Desde que o Brasil voltou ao regime democrático, causava arrepio em representantes das instituições do País a ideia de mexer com os militares encrencados. Prender um general de 4 estrelas, como se deu agora, ainda mais de forma preventiva, como Braga Netto, era dessas preocupações. Havia a certeza em muita gente de que isso iria causar uma fúria na caserna suficiente para que a estabilidade institucional fosse ameaçada. Essa era acabou. Braga Netto foi preso e ninguém deu um pio. Até pelo fato de que muitos dos militares que poderiam dizer algo foram também vítimas do plano que a PF diz que ele costurou. E isso é sinal de amadurecimento democrático.
Boa hora para falar da necessidade de se enfrentar outros lobbies corporativistas existentes no Brasil. Nenhum deles atualmente é tão ativo quanto o da magistratura e de representantes do Ministério Público, de olho em manter privilégios que chamam de direitos adquiridos. É do jogo que cada categoria lute por aquilo que é melhor para os seus. E ninguém há de negar o papel importante do Judiciário na sociedade. Não se trata disso. Mas falar que eliminar supersalários seria “ameaça à estabilidade institucional”, como disse uma nota do Tribunal de Justiça de São Paulo (TJ-SP) no início do mês, ou que seria um “atentado constitucional”, como afirmou o presidente do Tribunal Regional Federal da 3ª Região (TRF-3), parece ir muito além disso. Como se o que houvesse fosse chantagem justamente com o risco de que juízes possam tumultuar o andamento do País se eles não puderem, como ninguém pode, ganhar acima do teto definido para o funcionalismo público.

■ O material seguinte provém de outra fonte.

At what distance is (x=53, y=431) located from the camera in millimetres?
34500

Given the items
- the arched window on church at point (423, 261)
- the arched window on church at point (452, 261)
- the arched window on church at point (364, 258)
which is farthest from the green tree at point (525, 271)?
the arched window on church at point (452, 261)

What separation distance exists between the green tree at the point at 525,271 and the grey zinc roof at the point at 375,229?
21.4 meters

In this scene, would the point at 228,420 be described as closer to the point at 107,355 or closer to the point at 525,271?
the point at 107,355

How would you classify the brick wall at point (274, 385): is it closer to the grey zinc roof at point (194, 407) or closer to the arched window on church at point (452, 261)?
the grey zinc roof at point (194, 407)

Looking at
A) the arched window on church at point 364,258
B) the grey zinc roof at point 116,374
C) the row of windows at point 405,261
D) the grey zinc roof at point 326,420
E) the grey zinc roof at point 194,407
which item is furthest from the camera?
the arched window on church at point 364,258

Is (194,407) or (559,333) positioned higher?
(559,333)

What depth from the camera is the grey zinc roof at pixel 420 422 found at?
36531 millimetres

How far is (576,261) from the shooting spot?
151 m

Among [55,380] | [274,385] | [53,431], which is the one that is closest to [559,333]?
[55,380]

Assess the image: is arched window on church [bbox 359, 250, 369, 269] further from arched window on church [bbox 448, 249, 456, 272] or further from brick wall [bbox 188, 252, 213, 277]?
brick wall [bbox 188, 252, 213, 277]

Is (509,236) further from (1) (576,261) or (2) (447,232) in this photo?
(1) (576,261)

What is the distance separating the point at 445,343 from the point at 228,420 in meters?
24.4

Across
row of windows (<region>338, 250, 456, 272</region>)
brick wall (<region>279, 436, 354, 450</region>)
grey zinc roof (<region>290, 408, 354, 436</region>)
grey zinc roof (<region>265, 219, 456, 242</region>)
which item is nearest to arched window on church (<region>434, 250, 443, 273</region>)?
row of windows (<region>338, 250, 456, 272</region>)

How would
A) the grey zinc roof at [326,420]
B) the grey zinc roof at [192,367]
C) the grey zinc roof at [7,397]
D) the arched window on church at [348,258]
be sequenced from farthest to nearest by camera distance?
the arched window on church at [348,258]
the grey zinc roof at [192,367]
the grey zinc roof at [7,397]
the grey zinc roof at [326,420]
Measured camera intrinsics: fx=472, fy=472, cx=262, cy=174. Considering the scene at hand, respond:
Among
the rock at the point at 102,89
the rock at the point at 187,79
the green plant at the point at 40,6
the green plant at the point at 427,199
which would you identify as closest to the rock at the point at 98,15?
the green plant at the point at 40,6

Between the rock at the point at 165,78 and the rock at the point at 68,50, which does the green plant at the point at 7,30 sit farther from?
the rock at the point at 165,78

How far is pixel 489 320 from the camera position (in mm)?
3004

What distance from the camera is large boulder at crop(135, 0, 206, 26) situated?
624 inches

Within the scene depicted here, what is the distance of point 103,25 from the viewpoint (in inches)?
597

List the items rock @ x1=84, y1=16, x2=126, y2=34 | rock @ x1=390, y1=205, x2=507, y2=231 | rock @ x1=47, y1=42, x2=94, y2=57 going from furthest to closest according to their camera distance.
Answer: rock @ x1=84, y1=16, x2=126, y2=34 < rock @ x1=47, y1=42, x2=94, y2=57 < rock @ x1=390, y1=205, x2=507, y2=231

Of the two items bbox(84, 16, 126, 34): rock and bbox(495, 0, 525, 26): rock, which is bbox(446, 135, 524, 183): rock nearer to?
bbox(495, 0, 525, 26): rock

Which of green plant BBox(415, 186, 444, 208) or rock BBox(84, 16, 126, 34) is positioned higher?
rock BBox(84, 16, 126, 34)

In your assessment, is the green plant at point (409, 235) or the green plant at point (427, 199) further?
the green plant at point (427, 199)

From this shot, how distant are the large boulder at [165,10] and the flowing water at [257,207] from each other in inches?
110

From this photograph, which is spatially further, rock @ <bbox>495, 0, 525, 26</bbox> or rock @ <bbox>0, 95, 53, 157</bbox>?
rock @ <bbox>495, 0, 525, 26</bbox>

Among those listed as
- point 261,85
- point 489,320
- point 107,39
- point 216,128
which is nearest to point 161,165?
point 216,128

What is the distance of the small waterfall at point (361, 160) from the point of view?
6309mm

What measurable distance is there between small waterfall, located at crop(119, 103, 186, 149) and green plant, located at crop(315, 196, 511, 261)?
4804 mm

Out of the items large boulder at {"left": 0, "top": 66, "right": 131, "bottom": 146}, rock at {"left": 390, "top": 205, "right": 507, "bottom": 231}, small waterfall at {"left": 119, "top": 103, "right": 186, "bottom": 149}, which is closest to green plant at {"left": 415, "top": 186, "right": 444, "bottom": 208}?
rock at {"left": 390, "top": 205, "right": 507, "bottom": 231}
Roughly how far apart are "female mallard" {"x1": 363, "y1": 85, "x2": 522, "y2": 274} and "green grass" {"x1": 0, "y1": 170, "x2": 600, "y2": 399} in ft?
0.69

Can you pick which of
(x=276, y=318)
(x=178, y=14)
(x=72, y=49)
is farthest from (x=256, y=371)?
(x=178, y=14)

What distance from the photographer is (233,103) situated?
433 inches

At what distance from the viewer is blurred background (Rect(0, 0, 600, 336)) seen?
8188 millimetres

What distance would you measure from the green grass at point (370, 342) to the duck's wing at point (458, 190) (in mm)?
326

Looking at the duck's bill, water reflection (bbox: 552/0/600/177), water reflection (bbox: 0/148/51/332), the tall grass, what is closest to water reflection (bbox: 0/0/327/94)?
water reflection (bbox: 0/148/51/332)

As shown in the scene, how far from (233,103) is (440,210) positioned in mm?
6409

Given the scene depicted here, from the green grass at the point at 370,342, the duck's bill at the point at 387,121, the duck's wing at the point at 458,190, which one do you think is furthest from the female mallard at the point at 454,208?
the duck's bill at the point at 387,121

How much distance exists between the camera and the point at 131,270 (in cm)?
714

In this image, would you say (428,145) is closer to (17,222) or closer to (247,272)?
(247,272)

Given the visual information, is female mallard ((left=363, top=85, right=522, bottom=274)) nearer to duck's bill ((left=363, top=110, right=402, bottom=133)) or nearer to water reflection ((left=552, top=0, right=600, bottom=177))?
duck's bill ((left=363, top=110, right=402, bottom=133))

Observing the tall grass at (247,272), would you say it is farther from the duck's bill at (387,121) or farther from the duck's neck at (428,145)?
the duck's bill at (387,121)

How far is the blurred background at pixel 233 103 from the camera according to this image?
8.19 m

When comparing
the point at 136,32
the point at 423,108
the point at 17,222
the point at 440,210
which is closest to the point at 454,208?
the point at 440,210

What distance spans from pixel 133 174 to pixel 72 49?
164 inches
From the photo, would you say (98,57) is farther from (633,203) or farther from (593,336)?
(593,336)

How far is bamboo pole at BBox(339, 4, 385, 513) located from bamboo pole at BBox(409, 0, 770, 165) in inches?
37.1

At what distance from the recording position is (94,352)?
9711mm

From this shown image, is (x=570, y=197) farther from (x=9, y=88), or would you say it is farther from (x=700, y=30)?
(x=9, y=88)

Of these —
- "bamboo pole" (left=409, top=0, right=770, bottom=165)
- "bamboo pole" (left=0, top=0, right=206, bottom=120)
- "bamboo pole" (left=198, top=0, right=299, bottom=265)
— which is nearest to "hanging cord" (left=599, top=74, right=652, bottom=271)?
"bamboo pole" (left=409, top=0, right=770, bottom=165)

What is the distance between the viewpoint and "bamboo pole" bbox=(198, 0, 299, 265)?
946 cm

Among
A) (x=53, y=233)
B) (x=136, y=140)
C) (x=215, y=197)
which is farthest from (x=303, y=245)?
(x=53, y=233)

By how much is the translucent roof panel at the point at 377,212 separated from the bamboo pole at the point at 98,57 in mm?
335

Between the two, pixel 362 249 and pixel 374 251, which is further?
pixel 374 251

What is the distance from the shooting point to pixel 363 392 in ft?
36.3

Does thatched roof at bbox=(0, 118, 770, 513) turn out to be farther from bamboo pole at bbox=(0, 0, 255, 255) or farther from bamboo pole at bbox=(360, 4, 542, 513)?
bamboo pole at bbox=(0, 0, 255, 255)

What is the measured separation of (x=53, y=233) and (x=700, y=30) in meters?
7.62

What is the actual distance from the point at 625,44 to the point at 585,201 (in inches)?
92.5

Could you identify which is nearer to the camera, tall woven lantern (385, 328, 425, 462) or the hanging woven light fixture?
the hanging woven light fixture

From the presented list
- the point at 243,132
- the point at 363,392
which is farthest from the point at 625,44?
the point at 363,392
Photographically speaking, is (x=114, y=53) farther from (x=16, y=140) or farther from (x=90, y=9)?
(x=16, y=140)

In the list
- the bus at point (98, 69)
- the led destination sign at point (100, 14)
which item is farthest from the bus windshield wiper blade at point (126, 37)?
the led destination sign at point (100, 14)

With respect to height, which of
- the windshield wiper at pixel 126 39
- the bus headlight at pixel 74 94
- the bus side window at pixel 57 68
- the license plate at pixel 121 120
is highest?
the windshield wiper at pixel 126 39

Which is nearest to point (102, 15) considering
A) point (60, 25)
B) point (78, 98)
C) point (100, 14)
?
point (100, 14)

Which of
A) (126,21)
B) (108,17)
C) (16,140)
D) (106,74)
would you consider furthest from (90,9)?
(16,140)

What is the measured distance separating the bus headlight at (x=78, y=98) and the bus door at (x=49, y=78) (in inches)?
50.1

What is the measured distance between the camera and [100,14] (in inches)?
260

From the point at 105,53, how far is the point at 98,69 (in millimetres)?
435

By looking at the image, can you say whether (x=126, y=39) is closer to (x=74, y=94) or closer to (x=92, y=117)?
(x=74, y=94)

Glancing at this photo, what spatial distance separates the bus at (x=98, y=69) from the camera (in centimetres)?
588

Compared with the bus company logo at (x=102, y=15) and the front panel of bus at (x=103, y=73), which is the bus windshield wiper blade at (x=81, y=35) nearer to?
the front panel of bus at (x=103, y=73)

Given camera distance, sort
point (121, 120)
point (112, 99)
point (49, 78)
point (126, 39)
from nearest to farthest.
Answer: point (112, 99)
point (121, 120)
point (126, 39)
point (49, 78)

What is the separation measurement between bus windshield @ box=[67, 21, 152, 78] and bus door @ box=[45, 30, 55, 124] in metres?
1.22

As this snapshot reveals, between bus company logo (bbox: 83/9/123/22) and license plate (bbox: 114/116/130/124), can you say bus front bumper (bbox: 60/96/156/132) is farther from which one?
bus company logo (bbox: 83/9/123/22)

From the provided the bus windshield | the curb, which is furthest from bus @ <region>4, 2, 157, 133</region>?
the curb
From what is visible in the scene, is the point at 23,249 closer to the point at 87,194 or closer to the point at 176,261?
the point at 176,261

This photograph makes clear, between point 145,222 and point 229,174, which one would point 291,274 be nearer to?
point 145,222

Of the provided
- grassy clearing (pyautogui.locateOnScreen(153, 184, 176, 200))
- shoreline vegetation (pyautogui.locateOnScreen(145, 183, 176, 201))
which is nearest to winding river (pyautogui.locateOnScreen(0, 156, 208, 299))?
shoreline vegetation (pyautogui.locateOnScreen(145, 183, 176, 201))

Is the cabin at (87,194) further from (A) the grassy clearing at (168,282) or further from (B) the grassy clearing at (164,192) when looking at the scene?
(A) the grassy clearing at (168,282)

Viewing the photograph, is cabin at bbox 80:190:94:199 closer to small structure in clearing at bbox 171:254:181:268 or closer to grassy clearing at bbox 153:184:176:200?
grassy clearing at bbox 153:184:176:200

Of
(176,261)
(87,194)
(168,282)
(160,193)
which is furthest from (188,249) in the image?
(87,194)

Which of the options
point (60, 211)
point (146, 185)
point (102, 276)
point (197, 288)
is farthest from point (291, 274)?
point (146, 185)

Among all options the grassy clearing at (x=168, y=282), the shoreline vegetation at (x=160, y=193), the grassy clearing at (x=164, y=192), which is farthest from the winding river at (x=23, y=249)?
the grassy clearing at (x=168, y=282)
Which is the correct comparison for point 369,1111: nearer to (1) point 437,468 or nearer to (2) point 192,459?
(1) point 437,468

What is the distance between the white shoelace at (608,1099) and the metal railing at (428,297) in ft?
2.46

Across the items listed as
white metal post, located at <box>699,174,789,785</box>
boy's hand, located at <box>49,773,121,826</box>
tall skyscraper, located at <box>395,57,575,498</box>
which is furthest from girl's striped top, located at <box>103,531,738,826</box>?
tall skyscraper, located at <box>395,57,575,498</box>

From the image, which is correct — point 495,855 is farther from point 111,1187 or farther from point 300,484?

A situação das contas públicas brasileiras traz reflexos que vemos diariamente. O nervosismo do mercado e a pressão por corte de gastos que impactam até nos que mais precisam, como os que ganham salário mínimo ou BPC, dão a dimensão do que é preciso fazer. E, no caso do Judiciário, nem é muito: é basicamente fazer valer a Constituição, que limita os salários em R$ 44.008,52 mensais. Se os nossos juízes não são capazes de cumpri-la, ninguém há de conseguir fazer com que alguém a cumpra.
O problema é que a missão principal de enfrentar esse lobby poderoso é de um Congresso que está muito mais preocupado com seus privilégios. Como disse aqui na semana passada, ainda que para isso seja necessário quebrar o País. Na votação da LDO, nesta quarta-feira, por exemplo, como bem detalhou o repórter Daniel Weterman, nossos parlamentares rejeitaram cortes em emendas, aumentaram o reajuste do fundo partidário e contrariam o pacote fiscal. Com alguns deles encrencados daqui e dali, não querem mexer com um Poder que costuma ser também protagonista de seus destinos e interesses. Essa chaga o Brasil ainda não venceu.